R Oui. Mais à un niveau plus concret, je pourrais dire que prendre soin de moi me permet d'être mieux dans ma peau et de me sentir bien et belle. Je suis une fervente des massages. C'est ce qui nous met en rapport avec notre corps. Si nous sommes détachés de notre corps, nous ne pouvons pas nous incarner pleinement.

Q Avez-vous toujours eu cette présence à vous-même, à votre corps, à votre image?

R Non, c'est une attention de tous les jours. Ce n'est pas donné comme ça. J'ai eu des moments de relâchement et des moments de prise de conscience. Mais plus ça va, plus je vieillis et plus je réalise à quel point notre énergie, c'est notre trésor. Et ça, je m'en suis vraiment rendu compte avec la danse. Ce ne sont pas les muscles, les tendons et les articulations qui me permettent de continuer et de suivre le parcours, c'est l'énergie.

Q Et comment cultivez-vous cette énergie, justement ?

R Par lemassage, par la façon dont je mange. Il est primordial d'avoir une hygiène de vie rigoureuse. Je fais aussi de la méditation. Les moments de silence, les moments qu'on réserve à une relation de soi à soi sont importants. Moi, j'aime traverser mes ombres. On doit se rencontrer à tous les niveaux.

Q Le fait de vieillir dans le regard du public vous effraie-t-il ?
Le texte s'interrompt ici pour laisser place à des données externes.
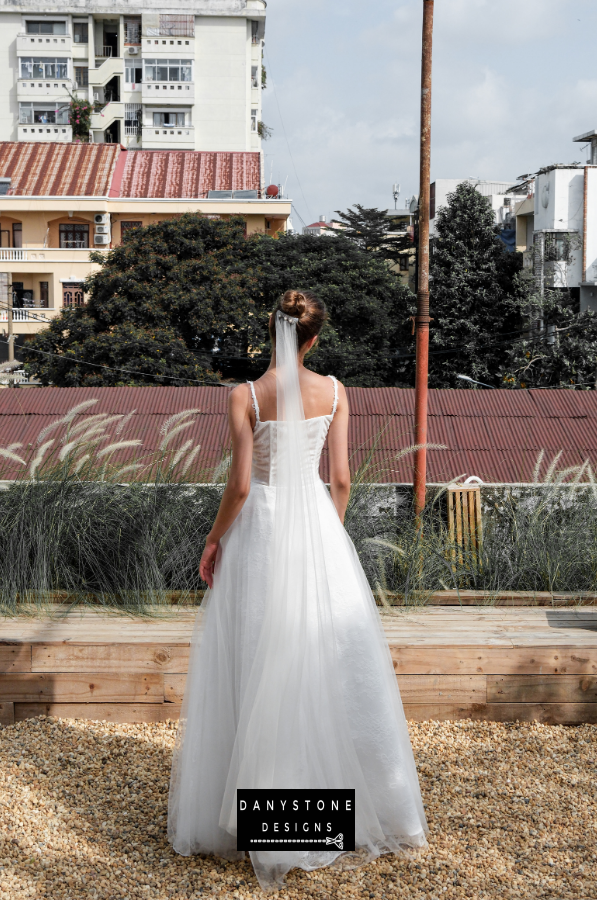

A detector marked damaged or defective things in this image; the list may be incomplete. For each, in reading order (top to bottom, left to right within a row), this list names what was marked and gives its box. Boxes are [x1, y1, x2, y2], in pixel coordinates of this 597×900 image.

rusty metal roof [0, 142, 120, 197]
rusty metal roof [0, 142, 264, 199]
rusty metal roof [116, 150, 260, 198]
rusty metal roof [1, 386, 596, 486]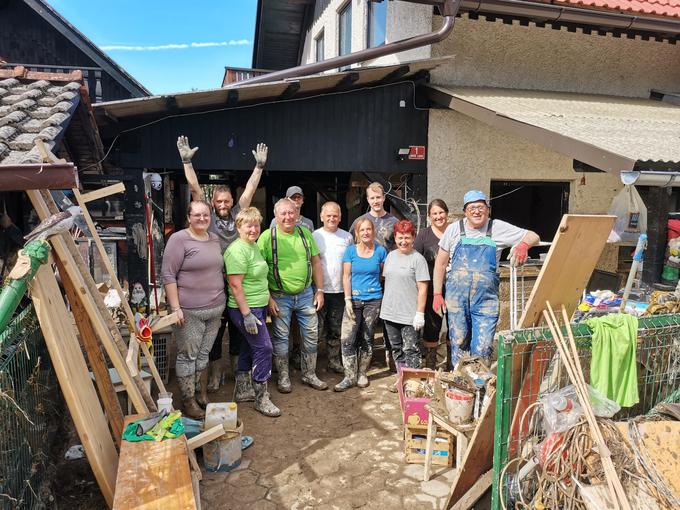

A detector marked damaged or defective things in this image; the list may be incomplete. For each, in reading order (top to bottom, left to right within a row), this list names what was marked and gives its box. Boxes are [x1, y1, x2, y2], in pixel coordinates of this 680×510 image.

damaged awning [428, 86, 680, 174]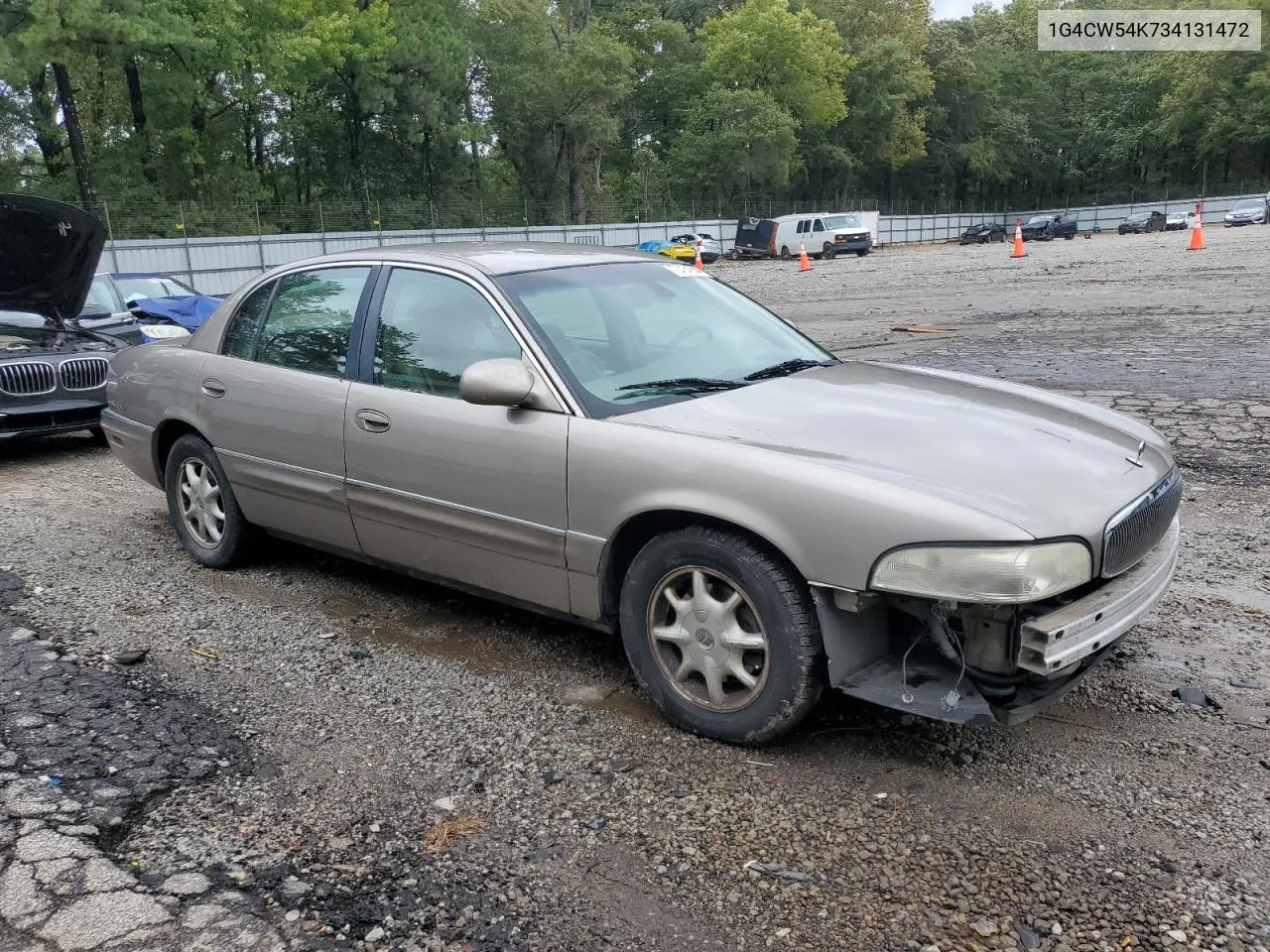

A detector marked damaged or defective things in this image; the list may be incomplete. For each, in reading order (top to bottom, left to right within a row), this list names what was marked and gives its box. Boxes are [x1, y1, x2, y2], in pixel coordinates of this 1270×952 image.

damaged vehicle nearby [0, 196, 129, 446]
damaged vehicle nearby [99, 244, 1183, 746]
damaged front bumper [814, 516, 1183, 726]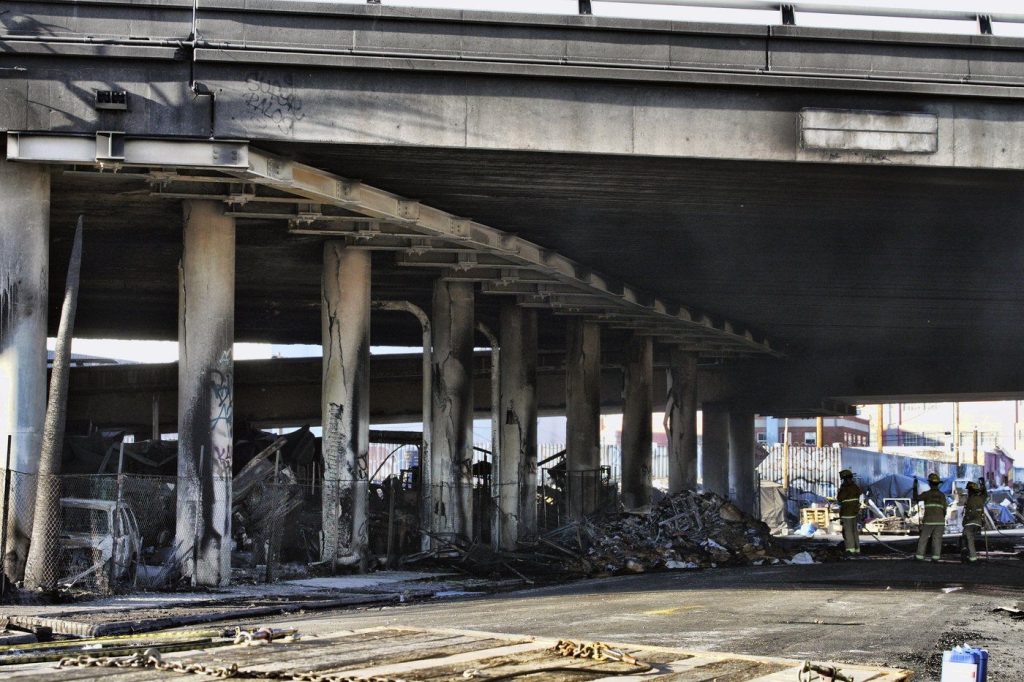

R Vous savez, on ne peut pas être éternellement ce bouquet de fleurs magnifique qui attend d'être pris dans les bras. À un moment donné, il faut soi-même aller trouver la racine et se faire pousser des fleurs. C'est à nous d'être des créatrices et non des créatures. C'est à nous de nous mettre en branle. Cela dit, les temps de jachère sont aussi importants que les temps de moisson. Ils sont nécessaires au fonctionnement, au cercle même de la vie.